> _Problem requirements_
Only the lines from the one that contains "United States, site archbold_FL-22." through the final line of the entries should be repeated, exactly as written.
________
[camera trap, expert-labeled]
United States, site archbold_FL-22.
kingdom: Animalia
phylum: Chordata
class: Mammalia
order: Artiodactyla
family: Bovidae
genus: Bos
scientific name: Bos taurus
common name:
________
> _Solution for this task_
United States, site archbold_FL-22.
kingdom: Animalia
phylum: Chordata
class: Mammalia
order: Artiodactyla
family: Bovidae
genus: Bos
scientific name: Bos taurus
common name:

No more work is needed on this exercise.